Task instructions
In the listing below, find the line containing "Beach Grass Photography" and the line containing "Brown Pelicans Metal Prints". Repeat exactly those two lines and every line between them, nothing more.

───── Given entries

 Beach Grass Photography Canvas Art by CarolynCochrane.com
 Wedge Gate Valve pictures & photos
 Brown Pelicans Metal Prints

──────────
───── Given entries

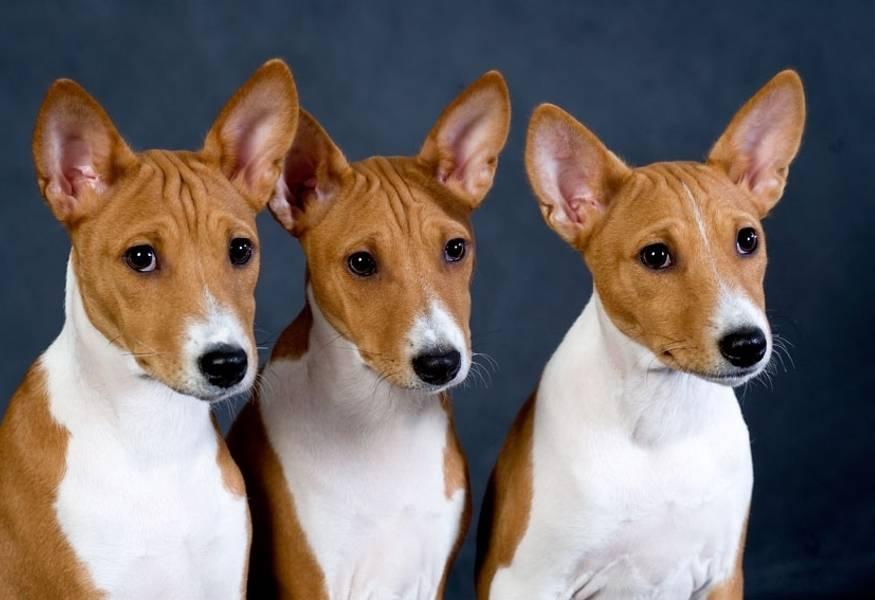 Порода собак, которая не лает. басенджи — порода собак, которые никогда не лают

──────────

Solution for this problem
 Beach Grass Photography Canvas Art by CarolynCochrane.com
 Wedge Gate Valve pictures & photos
 Brown Pelicans Metal Prints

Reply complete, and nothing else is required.